DIRECTIONS FOR THIS TASK:
Copy out every one of the records below, omitting the pictures, with "front door" changed to "entrance door" and nothing else altered.

LISTING:
☆ ☆ ☆ ☆ ☆
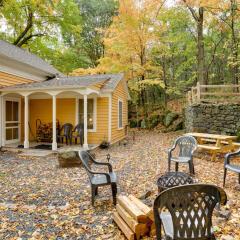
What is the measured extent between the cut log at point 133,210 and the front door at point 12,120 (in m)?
9.09

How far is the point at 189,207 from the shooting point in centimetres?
212

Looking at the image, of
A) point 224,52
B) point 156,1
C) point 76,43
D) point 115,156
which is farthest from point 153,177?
point 76,43

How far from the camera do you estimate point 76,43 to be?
23516 millimetres

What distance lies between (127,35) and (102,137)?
853cm

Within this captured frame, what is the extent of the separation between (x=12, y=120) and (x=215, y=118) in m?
☆ ☆ ☆ ☆ ☆
RESPONSE:
What is the measured extent between the cut log at point 133,210 and the entrance door at point 12,120 (in m)?
9.09

How far is the point at 189,207 from the shooting point in centimetres?
212

Looking at the image, of
A) point 224,52
B) point 156,1
C) point 76,43
D) point 115,156
which is farthest from point 153,177?
point 76,43

How far from the camera do you estimate point 76,43 to be?
23516 millimetres

What distance lies between (127,35) and (102,137)?
853cm

Within this captured frame, what is the extent of the separation between (x=12, y=120) and (x=215, y=118) in m?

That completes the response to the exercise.